Filter DE genes based on log2Folchange, FDR value or both

Deseq2_Annotated_Data_Processing

This repository contains a Python script for processing and filtering annotated data generated by the DESeq2 differential expression analysis tool. The script takes a DESeq2 annotated file as input, applies filtering criteria based on log2 fold change and adjusted p-values, and generates a modified output file.

Prerequisites

  • Python 3.x

Usage

  1. Clone the repository to your local machine or download the script file directly.
  2. Open a terminal or command prompt.
  3. Navigate to the directory where the script is located.
  4. Execute the script using the following command:
    python filter_FDR_FC.py [input_file]
    
    Replace [input_file] with the path to the DESeq2 annotated file you want to process.
  5. The processed output file will be generated in the same directory as the input file with a modified name.

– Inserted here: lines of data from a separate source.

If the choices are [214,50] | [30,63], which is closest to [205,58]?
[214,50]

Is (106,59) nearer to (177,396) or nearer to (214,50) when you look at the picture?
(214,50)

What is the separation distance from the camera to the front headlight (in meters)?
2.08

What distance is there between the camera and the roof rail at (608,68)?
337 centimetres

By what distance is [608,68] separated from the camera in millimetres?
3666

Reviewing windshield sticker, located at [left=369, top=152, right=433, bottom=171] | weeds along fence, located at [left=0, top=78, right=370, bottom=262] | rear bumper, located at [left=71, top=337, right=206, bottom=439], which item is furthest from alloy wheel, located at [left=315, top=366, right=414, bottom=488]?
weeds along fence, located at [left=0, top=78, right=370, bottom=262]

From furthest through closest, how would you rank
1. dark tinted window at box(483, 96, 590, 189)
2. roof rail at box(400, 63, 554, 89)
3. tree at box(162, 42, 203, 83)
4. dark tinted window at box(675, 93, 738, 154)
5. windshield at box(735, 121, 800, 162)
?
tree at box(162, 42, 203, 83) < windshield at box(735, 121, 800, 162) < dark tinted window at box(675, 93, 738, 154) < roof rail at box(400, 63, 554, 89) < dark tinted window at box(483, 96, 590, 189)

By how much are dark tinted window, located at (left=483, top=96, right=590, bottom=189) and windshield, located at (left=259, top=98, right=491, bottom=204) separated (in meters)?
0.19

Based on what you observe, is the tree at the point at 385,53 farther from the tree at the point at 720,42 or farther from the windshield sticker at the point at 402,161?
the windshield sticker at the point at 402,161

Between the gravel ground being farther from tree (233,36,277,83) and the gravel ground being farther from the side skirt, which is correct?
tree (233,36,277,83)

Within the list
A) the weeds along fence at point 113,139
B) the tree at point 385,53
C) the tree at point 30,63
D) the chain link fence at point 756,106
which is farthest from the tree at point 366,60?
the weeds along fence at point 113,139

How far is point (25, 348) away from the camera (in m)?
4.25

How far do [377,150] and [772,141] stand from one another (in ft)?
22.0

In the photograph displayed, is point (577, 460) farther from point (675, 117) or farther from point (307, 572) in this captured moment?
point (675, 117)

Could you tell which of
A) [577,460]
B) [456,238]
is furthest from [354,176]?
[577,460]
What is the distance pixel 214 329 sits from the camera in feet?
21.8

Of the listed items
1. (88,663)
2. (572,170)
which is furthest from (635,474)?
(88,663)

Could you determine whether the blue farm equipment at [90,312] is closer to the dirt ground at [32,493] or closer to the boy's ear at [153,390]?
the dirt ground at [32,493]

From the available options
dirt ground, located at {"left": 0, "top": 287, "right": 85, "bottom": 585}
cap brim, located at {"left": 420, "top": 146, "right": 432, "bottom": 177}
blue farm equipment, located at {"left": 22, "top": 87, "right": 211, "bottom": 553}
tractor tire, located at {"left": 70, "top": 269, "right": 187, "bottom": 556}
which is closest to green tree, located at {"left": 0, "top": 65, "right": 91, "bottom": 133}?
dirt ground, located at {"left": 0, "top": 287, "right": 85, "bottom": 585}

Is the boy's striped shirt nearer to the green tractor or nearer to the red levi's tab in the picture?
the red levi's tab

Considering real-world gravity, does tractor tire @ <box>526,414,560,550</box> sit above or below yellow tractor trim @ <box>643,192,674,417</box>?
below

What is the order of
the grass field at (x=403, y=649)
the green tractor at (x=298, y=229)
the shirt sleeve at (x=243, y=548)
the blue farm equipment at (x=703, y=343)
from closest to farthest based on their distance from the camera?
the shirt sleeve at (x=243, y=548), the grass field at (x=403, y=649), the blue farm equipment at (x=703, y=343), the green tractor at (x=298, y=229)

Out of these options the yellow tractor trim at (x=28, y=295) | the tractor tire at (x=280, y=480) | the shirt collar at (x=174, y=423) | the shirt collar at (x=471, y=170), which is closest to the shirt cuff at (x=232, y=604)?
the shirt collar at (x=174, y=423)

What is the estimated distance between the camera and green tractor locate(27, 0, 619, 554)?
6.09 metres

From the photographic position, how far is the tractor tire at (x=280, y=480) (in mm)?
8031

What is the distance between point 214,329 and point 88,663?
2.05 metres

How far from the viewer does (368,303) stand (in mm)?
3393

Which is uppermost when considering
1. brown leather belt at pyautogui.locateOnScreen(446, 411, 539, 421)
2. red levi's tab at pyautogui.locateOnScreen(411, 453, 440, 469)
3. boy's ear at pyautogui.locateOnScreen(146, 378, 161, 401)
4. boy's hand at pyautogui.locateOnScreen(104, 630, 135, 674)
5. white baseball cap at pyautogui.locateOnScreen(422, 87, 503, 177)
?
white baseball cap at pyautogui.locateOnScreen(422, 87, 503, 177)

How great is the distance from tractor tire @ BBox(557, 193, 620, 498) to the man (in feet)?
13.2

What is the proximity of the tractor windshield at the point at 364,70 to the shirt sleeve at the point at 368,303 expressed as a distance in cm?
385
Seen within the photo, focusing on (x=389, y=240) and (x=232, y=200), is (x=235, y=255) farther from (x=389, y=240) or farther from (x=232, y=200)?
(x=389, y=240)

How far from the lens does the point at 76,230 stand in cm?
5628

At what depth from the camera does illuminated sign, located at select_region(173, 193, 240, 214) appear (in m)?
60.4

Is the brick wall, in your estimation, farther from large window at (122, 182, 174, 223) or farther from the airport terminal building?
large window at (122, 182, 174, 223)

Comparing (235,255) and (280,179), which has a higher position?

The provided Python script (filter_FDR_FC.py) processes a DESeq2 annotated file by filtering the data based on log2 fold change and adjusted p-values. Here's a breakdown of the code:

  1. The script imports the sys module to retrieve command-line arguments.
  2. The input file path is obtained from the command-line arguments and opened for reading (f1).
  3. The output file path is generated by replacing the input file name with "1.5_FC_New" (output). A new file is opened for writing (out).
  4. The header line from the input file is read and written to the output file.
  5. For each line in the input file:
    • The line is stored in a variable l for writing to the output file later.
    • The line is stripped of leading/trailing whitespaces and split into a list based on tab separators.
    • The gene ID, log2 fold change, and adjusted p-value are extracted from the line.
    • If the adjusted p-value is less than 0.05 and the log2 fold change is greater than 1 or less than -1, the line is written to the output file.
  6. Once all lines have been processed, the script finishes execution, and the output file is closed.

License

This project is licensed under the MIT License. Feel free to modify and use the code according to your needs.